When I was young, my Dad used to get up at six in the morning and head out to the garage to wash his car.  Winter, Spring, Summer, or Fall, he would drag the hose in under the garage door and bathe his favorite son (he had five human ones and one machine one). His specialty was the tires: "I don't understand these guys that drive around in their souped-up Camaros, with every detail toothbrush-cleaned and then have filthy tires!" He was right, of course; the tires are hands down the most gratifying moment of washing the car.  With just some spritz-ez of Armor All, your ten-year-old tire rubber gleams up to a sexy patent leather shine where, at just the right angle, the reflection of the sun can blind a man.  And that's what you want really, in a tire, blinding UV Rays searing other drivers' retinas as you pass, leaving a wake of sightless, but also breathless, wreckage behind you.


When he was 16, my Dad drove a yellow convertible Triumph; let's say this one:

 

And so, when he was 40 he bought himself a brown convertible Triumph; let's say this one:


Notice the red-wall Tires...not white, but RED!



And she was really the one who got my Dad out of bed in the morning to wash the tires.  She was the one who, rather then suck the coolness from him (see: me and my 4 brothers), she fuel injected him with coolness as he cruised low down state street in Orem on his way to his job...at the bank.

I still think of that car, for I loved her, too.  I was the one driving her when she got in her one and only accident.  I was 16 and I had piled in my two friends into her stern.  That's right, one in the passenger and one stuffed into the space where the roof could go if you put it down...tonight, it was up as it was Winter.  We are driving down Freedom Blvd and I see this Cat start to pull out of a parking lot on my right. {I'm using 'Cat' here in the Sinatraesce 'cool kid' lingo, hoping to later contrast my 'hip with-it' youth to the other driver's aged wet blanket squareness...let's see how this turns out.}

Surely he's got to see me, I think to myself.

"Surely he's got to see me," I say out loud to my friends.

He did not. He pulled right out onto the street and into my back right fender. For crying out loud. So I pull over and he pulls over and I jump out with all the fierce righteous convection of any 16-year-old anywhere. He opens the door and the first thing to exit the car is a cane, followed by the most feeble creature I had ever seen.  He was a Jim Henson creation, but not nearly as sturdy as a Muppet, more like those "Dark Crystal" Bird Men that hunched over and shuffled around. As was previously stated, it was Winter and this three legged stick figure starts Dick Van Diking all over the ice. No joke, even in my adolescent fury I could tell that any fierce and cutting remark I could summon would most certainly fall on deaf ears...L. I. T. E. R. A. L. L. Y.     
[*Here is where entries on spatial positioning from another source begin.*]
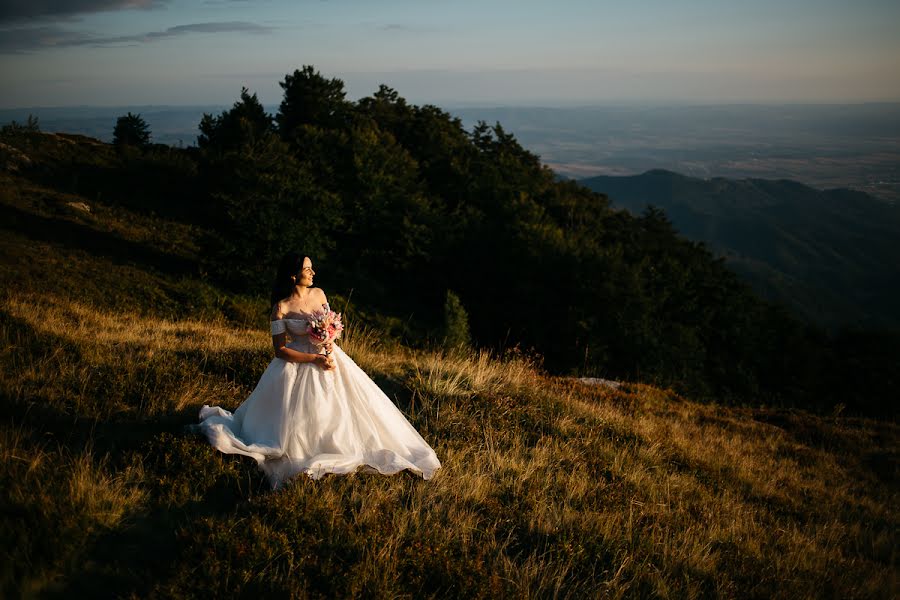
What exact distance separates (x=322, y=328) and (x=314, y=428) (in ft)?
3.59

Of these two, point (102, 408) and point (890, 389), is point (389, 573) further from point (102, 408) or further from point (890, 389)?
point (890, 389)

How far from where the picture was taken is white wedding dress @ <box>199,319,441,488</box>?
519cm

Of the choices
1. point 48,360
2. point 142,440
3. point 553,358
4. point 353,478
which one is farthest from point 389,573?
point 553,358

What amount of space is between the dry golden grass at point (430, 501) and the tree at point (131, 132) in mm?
45671

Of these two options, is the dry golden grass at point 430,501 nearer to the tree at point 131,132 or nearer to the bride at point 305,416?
the bride at point 305,416

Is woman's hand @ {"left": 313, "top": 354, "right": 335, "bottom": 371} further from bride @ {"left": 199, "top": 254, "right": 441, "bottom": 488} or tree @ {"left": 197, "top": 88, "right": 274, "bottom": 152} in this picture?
tree @ {"left": 197, "top": 88, "right": 274, "bottom": 152}

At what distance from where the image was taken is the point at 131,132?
1850 inches

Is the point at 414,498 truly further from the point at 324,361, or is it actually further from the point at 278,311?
the point at 278,311

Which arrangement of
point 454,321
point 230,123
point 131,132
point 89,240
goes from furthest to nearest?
point 131,132, point 230,123, point 454,321, point 89,240

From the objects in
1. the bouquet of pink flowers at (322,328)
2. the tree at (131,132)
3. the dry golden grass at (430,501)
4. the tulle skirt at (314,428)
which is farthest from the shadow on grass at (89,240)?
the tree at (131,132)

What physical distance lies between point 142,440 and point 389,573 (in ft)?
10.5

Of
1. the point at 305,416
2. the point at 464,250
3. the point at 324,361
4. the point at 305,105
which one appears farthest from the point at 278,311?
the point at 305,105

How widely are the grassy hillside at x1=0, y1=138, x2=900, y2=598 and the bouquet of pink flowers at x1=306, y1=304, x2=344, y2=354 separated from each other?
1495 millimetres

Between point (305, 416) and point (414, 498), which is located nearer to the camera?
point (414, 498)
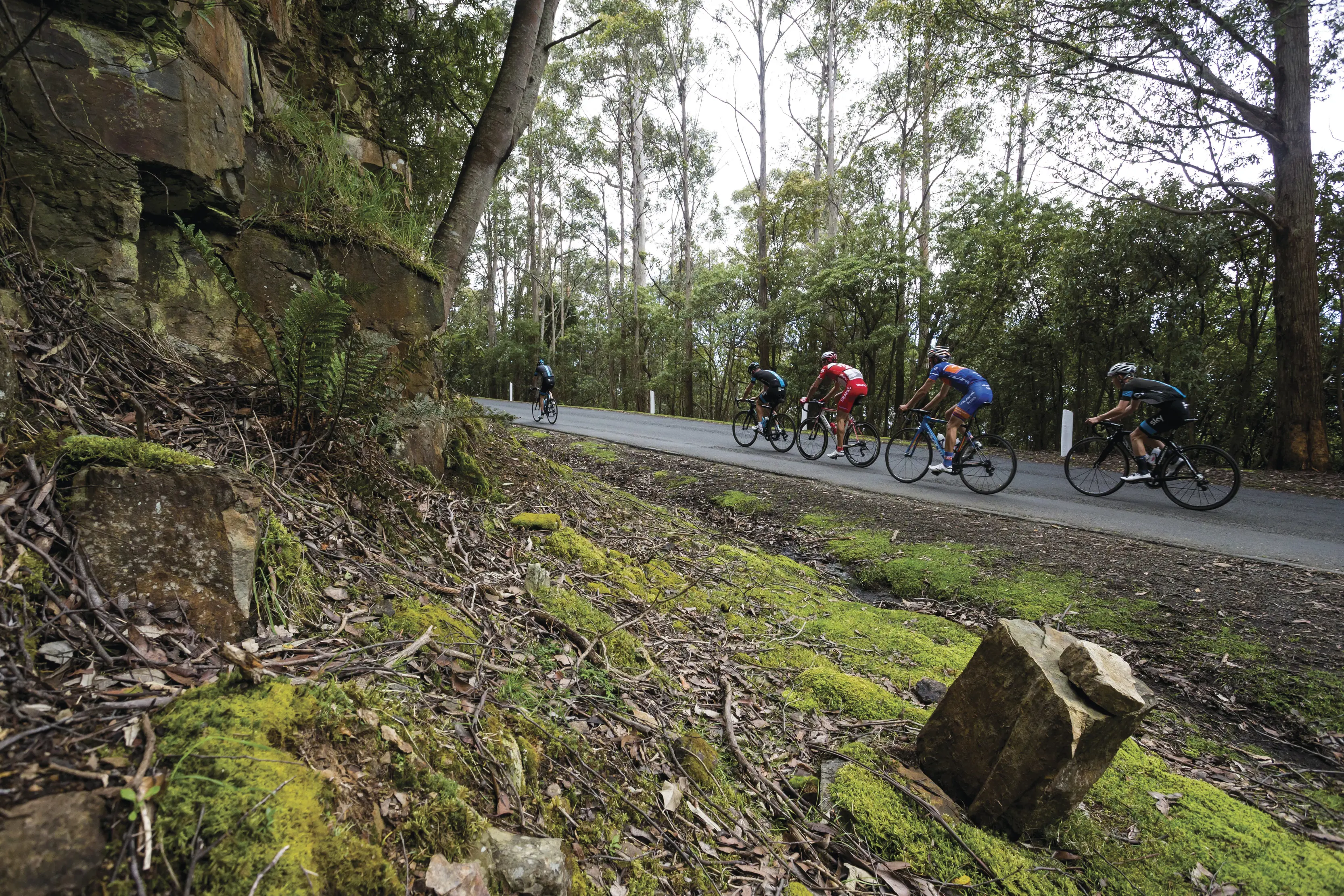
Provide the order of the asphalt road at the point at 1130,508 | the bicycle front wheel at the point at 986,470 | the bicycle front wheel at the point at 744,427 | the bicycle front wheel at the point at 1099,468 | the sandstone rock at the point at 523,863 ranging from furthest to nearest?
the bicycle front wheel at the point at 744,427
the bicycle front wheel at the point at 986,470
the bicycle front wheel at the point at 1099,468
the asphalt road at the point at 1130,508
the sandstone rock at the point at 523,863

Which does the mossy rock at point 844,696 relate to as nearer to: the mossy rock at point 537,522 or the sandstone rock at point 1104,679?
the sandstone rock at point 1104,679

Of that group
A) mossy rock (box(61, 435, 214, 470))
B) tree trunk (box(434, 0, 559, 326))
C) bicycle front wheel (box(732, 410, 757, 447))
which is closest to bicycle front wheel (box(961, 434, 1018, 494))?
bicycle front wheel (box(732, 410, 757, 447))

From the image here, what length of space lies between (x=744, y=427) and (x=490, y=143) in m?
9.18

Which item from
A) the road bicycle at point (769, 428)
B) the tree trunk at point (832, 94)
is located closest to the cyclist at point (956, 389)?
the road bicycle at point (769, 428)

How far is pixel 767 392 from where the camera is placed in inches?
484

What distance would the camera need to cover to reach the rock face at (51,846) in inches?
34.1

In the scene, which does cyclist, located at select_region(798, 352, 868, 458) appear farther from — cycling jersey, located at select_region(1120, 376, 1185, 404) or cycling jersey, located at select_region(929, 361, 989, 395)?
cycling jersey, located at select_region(1120, 376, 1185, 404)

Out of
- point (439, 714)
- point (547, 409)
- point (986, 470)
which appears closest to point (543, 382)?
point (547, 409)

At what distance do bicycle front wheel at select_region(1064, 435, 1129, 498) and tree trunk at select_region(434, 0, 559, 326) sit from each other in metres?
8.23

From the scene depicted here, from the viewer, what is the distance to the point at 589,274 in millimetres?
44031

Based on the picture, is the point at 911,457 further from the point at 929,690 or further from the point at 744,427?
the point at 929,690

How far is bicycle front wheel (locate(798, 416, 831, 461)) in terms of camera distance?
36.8 feet

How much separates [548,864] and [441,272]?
423cm

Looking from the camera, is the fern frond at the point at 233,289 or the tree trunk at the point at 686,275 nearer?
the fern frond at the point at 233,289
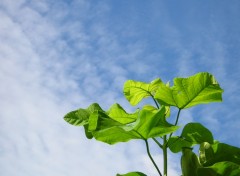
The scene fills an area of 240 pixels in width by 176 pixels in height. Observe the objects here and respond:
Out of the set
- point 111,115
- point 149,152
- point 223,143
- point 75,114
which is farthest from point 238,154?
point 75,114

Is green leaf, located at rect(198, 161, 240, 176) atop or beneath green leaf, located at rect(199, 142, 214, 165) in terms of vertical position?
beneath

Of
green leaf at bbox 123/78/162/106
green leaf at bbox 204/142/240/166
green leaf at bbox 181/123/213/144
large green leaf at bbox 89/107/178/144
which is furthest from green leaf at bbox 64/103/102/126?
green leaf at bbox 204/142/240/166

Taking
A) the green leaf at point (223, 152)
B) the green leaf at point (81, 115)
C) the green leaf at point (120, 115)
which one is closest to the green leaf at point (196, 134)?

So I find out that getting into an accident is really just like being in high school; you are forced into being polite to people who deserve your disdain, you go back and forth about who should have done what to get this or that done, and then, after a useless and unproductive conversation involving the authorities, you have to take down information to deal with later...at home.

I finish with Gargamel and head into Smiths to call my home; one of my sidekicks--the one stuffed in the back--has abandoned me and the other is reviewing her options.  This is a terrifying walk.  Only now as I am remembering it do I realize that I had to go INTO Smiths get change for a dollar and find a payphone to call home...weird. So I get the money and I put it into the machine and I look back at my Father's car: the tail light is hanging by a wire, the bumper is lying on the ground at one end, and the fender is crumpled up like a beer can in a bar after the last swig of beer has been swug and the can has been...well, crumpled like my Dad's fender. And even then, at that awful moment, my first and only accident in my life, this crossing a horrible rite of passage, I can't help but think, "At least he didn't scuff the tires."